Before the effective filing date of the claimed invention, it would have been
obvious to one of ordinary skill in the art, having the teachings of Teder and Patwari before him or her, to modify the method of claim 9 to include attributes of wherein, when the neural network is executed, the selected activation function is configured to: (i) feed forward outputs of the nodes that preserve the one or more properties of the input data in order to compute processes with a lower latency (see Patwari para [0068]: “Mode 2 has slightly lower latency than mode 1 in that each processing circuit 104 may be preloaded with all sets of coefficients for a given non-linear activation function”).

Regarding claim 11:
Teder in view of Patwari teaches the method of claim 9.
Teder further teaches wherein executing the neural network comprises: executing the neural network with the second activation function at a fully connected dense layer. (see [0165]: “a corresponding first hidden layer comprising a corresponding plurality of hidden neurons, where each hidden neuron in the corresponding plurality of hidden neurons (i) is fully connected to each input in the plurality of inputs, (ii) is associated with a first activation function type, and (iii) is associated with a corresponding parameter (e.g., weight) in a plurality of parameters for the untrained or partially trained neural network, and one or more corresponding neural network outputs, where each respective neural network output in the corresponding one or more neural network outputs (i) directly or indirectly receives, as input, an output of each hidden neuron in the corresponding plurality of hidden neurons, and (ii) is associated with a second activation function type. In some such embodiments, the untrained or partially trained neural network is a fully connected network.”. Also see [0167]: “Selection of activation functions (e.g., a first and/or a second activation function) is dependent on the use case of the neural network, as certain activation functions can lead to saturation at the extreme ends of a dataset (e.g., tanh and/or sigmoid functions). For instance, in some embodiments, an activation function (e.g., a first and/or a second activation function) is selected from any of the activation functions disclosed herein and described in greater detail below.”).

Regarding claim 12:
	Teder in view of Patwari teaches the method of claim 9.

**RAW RECORDS**
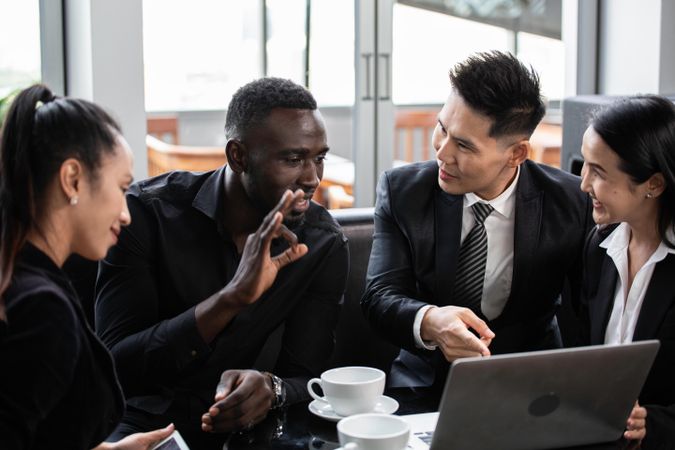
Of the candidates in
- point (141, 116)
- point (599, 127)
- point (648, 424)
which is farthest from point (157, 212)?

**TASKS**
A - List every paragraph number that the patent excerpt cites in square brackets.
B - Convert the lines of the entries into a JSON list of strings, one string per line, skipping blank lines and leaving out the picture.

**ANSWER LIST**
A - [0068], [0165], [0167]

B -
[
  "Of the candidates in",
  "- point (141, 116)",
  "- point (599, 127)",
  "- point (648, 424)",
  "which is farthest from point (157, 212)?"
]